Missing child_counter from StreamWrapper?

Hello!

While using datapipes (torchdata 0.5.1) I ran into the following:

S3FileLoader feeds into a ZipArchiveLoader. There is an exception in line 71 of ZipArchiveLoader because children_counter is missing from the parent stream (the one that the S3 loader provides) If I add (before try/except)

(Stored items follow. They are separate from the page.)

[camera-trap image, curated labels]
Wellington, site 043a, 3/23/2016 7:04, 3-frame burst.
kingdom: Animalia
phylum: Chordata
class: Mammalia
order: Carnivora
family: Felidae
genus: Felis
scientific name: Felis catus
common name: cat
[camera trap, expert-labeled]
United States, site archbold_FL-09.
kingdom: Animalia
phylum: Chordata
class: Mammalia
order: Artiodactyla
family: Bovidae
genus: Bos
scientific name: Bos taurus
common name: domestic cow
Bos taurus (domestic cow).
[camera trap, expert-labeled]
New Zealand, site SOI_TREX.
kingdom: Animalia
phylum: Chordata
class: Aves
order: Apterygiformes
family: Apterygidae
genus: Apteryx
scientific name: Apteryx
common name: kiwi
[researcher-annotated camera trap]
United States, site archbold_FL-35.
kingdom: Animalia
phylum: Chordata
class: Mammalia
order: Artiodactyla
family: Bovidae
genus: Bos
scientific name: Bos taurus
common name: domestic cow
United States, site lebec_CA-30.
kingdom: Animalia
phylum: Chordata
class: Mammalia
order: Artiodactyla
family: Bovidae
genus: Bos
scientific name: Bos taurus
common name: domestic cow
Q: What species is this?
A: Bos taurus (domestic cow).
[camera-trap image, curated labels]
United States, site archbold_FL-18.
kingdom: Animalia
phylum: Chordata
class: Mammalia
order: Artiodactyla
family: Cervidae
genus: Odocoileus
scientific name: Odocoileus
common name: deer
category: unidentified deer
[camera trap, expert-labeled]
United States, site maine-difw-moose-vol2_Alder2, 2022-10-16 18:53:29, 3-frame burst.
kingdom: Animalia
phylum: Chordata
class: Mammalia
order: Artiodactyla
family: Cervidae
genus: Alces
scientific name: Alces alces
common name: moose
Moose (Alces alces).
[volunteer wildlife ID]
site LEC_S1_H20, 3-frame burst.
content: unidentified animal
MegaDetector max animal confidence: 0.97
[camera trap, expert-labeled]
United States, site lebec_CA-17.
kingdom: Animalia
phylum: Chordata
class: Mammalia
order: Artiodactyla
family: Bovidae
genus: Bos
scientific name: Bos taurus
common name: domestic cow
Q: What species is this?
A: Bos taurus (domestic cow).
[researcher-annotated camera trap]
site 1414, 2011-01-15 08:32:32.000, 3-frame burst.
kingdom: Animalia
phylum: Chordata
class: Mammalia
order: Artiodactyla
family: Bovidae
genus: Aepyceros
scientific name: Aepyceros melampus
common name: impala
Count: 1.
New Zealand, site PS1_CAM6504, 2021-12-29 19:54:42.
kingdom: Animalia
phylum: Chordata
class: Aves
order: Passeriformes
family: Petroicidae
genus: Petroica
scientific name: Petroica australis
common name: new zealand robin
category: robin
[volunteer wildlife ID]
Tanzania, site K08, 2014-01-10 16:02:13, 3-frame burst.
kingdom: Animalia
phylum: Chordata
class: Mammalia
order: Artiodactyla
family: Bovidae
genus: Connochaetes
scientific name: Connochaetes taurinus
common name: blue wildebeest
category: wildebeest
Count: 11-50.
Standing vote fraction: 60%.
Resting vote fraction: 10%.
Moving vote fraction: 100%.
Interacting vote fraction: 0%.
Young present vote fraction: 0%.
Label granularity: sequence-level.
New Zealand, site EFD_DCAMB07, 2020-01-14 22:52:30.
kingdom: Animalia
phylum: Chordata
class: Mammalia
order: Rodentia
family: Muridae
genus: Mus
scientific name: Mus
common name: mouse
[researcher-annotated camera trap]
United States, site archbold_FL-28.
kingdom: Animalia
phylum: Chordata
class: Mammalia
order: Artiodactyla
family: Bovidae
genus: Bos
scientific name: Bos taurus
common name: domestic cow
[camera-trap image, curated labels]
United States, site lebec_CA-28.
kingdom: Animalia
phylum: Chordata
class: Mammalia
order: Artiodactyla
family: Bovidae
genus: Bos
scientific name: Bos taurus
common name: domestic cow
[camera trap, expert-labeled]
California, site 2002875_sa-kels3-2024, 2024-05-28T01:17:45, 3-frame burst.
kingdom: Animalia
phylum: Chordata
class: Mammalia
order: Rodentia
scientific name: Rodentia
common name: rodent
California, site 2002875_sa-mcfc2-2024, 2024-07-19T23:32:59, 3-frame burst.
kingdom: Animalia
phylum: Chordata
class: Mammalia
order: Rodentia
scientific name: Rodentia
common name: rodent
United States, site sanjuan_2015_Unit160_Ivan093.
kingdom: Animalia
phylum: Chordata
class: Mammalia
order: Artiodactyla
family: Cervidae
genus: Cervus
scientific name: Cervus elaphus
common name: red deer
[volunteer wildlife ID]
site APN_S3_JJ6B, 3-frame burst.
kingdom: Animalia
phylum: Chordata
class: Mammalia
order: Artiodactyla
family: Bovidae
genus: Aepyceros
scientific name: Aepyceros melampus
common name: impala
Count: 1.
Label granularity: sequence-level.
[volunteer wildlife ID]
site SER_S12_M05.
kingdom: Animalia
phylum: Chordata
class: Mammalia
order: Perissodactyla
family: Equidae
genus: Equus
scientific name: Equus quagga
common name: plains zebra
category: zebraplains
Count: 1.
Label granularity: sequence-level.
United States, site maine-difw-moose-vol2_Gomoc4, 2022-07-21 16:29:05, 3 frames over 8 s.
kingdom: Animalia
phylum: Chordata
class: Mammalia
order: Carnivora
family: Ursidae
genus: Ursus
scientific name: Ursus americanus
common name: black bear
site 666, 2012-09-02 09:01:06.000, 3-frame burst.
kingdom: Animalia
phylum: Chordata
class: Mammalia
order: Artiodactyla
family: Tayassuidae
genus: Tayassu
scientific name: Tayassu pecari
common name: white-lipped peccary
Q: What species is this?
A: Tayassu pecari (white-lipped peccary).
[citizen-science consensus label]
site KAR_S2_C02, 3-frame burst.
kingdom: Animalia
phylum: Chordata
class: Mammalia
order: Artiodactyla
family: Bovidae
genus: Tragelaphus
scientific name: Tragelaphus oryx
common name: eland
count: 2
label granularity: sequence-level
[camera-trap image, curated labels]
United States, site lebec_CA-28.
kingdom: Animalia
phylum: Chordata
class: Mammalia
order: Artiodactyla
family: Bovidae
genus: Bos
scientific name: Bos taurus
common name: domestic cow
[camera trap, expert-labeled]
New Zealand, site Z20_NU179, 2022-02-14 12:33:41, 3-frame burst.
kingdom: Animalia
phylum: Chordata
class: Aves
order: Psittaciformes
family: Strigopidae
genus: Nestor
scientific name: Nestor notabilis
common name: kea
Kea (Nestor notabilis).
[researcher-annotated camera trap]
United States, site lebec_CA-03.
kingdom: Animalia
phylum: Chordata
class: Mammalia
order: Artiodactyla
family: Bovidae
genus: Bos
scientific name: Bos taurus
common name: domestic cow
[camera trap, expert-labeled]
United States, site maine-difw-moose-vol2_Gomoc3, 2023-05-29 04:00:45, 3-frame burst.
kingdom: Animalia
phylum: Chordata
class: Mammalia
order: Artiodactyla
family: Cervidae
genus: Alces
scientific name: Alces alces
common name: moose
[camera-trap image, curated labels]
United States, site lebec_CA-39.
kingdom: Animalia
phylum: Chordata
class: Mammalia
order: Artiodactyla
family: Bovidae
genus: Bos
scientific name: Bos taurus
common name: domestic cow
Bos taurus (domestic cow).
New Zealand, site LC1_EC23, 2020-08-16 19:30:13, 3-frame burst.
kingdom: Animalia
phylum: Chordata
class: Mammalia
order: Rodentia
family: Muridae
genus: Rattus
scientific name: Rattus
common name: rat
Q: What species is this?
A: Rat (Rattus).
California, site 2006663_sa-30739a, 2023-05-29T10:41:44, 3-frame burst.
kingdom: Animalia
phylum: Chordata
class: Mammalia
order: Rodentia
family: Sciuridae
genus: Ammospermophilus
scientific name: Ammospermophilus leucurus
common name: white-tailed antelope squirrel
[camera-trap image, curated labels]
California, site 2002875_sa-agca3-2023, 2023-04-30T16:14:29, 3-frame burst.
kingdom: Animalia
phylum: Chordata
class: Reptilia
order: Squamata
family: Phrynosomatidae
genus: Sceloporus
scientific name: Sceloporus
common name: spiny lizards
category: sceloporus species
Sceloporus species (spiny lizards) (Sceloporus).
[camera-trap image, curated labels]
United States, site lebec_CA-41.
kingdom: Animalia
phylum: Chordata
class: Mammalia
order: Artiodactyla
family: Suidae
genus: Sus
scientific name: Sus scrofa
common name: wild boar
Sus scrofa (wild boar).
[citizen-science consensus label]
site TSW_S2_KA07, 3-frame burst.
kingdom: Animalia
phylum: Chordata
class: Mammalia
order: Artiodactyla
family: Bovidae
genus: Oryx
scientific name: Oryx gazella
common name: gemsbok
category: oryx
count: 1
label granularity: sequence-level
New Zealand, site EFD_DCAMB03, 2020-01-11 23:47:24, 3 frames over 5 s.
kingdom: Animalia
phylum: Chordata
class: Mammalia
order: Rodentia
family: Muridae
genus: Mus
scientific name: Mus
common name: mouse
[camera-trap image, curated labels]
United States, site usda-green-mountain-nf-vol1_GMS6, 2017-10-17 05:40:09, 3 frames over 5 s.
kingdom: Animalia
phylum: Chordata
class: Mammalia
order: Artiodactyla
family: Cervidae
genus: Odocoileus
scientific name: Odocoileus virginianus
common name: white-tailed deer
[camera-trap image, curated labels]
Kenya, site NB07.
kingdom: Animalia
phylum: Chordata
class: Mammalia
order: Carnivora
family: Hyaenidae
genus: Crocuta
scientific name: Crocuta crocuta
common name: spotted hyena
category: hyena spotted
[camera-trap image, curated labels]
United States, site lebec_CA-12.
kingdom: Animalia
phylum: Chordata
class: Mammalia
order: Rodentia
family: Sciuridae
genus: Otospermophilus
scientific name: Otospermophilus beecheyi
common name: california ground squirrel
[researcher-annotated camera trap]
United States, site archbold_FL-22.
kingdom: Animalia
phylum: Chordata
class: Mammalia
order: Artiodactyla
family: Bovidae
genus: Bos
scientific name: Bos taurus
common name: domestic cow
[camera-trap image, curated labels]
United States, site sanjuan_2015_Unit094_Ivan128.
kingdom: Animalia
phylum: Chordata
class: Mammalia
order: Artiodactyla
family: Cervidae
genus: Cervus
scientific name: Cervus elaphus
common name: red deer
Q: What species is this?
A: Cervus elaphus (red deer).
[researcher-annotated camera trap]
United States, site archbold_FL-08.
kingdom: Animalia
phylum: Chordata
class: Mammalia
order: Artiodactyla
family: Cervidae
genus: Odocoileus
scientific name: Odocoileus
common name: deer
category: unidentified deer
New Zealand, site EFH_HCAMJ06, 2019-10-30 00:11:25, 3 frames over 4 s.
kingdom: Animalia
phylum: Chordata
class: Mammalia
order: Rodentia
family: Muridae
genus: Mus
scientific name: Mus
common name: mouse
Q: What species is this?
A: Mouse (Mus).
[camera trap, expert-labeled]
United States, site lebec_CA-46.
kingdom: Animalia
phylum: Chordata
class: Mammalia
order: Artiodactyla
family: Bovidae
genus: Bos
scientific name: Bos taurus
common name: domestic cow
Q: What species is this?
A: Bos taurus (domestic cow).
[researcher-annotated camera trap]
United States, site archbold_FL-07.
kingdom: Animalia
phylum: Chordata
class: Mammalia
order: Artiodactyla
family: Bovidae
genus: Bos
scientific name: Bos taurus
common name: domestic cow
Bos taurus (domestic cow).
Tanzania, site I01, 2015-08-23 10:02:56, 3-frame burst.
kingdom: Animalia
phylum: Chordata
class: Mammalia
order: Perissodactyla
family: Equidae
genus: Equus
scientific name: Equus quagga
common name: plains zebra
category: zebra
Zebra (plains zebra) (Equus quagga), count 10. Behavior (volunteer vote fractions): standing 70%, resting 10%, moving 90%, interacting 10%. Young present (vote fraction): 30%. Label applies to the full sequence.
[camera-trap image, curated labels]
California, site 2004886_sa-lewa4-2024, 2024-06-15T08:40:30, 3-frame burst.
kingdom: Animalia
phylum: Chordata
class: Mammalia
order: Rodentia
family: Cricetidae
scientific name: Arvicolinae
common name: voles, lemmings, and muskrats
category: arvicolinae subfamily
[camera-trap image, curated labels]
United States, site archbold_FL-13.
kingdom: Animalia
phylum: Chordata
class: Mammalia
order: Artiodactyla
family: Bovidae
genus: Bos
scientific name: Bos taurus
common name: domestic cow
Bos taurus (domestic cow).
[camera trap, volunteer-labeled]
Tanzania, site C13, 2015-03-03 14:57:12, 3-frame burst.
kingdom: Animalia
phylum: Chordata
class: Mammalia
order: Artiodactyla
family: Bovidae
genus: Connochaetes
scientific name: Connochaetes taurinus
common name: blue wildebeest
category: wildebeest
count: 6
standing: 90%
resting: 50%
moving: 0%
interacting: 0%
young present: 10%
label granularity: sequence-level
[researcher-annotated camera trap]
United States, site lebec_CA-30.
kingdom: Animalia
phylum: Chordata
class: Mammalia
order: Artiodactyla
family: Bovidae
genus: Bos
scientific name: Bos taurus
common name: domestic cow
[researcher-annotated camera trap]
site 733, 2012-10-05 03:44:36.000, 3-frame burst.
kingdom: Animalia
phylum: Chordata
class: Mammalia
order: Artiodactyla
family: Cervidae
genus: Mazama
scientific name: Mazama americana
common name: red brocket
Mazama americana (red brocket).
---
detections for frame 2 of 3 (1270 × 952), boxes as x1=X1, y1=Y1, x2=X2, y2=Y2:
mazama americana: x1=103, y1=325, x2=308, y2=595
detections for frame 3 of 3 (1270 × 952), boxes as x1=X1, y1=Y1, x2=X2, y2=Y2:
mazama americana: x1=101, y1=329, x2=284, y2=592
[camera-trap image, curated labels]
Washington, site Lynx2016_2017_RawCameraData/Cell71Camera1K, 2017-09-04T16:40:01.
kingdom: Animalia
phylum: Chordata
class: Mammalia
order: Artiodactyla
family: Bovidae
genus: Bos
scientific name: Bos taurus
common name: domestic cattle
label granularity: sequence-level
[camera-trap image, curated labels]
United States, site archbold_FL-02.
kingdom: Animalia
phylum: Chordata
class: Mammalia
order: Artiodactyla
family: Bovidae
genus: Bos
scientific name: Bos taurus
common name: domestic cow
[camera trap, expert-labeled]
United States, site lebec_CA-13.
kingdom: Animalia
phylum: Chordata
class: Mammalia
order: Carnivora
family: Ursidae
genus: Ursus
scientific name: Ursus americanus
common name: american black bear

 data_stream.child_counter = 0

then everything runs as expected. Is this a bug?

Thanks!

  1. Can you try your code with TorchData 0.6.0?
  2. What does your DataPipe set up looks like? Is there a minimal, reproducible code snippet that you can provide?

Hello!

Yes → I will update to 0.6.0 after this experiment completes.
Yes → I will put together the snippet tomorrow.

Thanks!

Hello, this is the code that reproduces the problem

            for url, stream in S3FileLoader(IterableWrapper([f's3://{self.__bucket}/{self.__dataset}/zip/{archive}'])):
                if archive.lower().endswith('.zip'):
                    for name, doc in ZipArchiveLoader(IterableWrapper([('XXXX', stream)])):
                        yield name, doc

I hope this helps

I don’t think your code snippet is using TorchData in the intended pattern, can you try something like this?

dp = IterableWrapper([f's3://{self.__bucket}/{self.__dataset}/zip/{archive}'])
dp = dp.filter(_insert_filter_fn_here)  # Filter for ".zip"
dp = dp.load_files_by_s3()
dp = dp.load_from_zip()

This works. The attribute is in place now. Thanks!